**TASK REQUIREMENTS**. Rewrite all of the material below, replacing "cobblestone pavement" with "paving stones" and leaving everything else unchanged.

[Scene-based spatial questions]
## BEGIN
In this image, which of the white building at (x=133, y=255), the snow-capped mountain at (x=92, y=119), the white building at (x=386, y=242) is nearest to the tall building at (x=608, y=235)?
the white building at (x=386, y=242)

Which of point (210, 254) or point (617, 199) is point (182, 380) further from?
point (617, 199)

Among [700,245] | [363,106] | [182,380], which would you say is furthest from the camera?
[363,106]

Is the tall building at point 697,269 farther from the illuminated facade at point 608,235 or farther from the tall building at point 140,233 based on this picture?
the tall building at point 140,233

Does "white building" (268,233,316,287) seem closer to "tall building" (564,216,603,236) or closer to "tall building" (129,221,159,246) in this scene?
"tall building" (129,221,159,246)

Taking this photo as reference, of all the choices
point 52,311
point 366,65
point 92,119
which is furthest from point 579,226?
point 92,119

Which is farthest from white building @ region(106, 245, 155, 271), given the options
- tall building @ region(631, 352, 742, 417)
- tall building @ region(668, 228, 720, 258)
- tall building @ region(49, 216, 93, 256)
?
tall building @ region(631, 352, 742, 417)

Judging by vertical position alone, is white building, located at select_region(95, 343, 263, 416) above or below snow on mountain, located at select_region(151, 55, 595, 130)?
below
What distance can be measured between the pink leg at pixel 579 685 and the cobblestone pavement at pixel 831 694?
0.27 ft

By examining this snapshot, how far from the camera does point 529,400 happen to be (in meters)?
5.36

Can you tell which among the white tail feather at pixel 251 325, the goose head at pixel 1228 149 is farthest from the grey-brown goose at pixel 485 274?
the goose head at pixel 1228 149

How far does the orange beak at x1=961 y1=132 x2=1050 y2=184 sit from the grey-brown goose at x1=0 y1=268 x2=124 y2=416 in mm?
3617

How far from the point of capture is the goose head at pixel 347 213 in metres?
## END
**ANSWER TO THIS EXERCISE**.
In this image, which of the white building at (x=133, y=255), the snow-capped mountain at (x=92, y=119), the white building at (x=386, y=242) is nearest to the tall building at (x=608, y=235)?
the white building at (x=386, y=242)

Which of point (210, 254) or point (617, 199) is point (182, 380) further from?
point (617, 199)

Among [700,245] | [363,106] | [182,380], which would you say is furthest from the camera?
[363,106]

Is the tall building at point 697,269 farther from the illuminated facade at point 608,235 or farther from the tall building at point 140,233 based on this picture?
the tall building at point 140,233

Does "white building" (268,233,316,287) seem closer to "tall building" (564,216,603,236) or closer to "tall building" (129,221,159,246) in this scene?
"tall building" (129,221,159,246)

Taking this photo as reference, of all the choices
point 52,311
point 366,65
point 92,119
which is furthest from point 579,226?
point 92,119

Which is farthest from white building @ region(106, 245, 155, 271), given the options
- tall building @ region(631, 352, 742, 417)
- tall building @ region(668, 228, 720, 258)
- tall building @ region(49, 216, 93, 256)
?
tall building @ region(631, 352, 742, 417)

Judging by vertical position alone, is white building, located at select_region(95, 343, 263, 416) above or below snow on mountain, located at select_region(151, 55, 595, 130)?
below
What distance can be measured between the pink leg at pixel 579 685 and the paving stones at pixel 831 694?
0.27 ft

By examining this snapshot, how far from the camera does point 529,400 happen to be (in meters)?
5.36

Can you tell which among the white tail feather at pixel 251 325, the goose head at pixel 1228 149 is farthest from the grey-brown goose at pixel 485 274?
the goose head at pixel 1228 149

How far does the orange beak at x1=961 y1=132 x2=1050 y2=184 sit from the grey-brown goose at x1=0 y1=268 x2=124 y2=416 in mm?
3617

How far from the point of capture is the goose head at pixel 347 213 in metres?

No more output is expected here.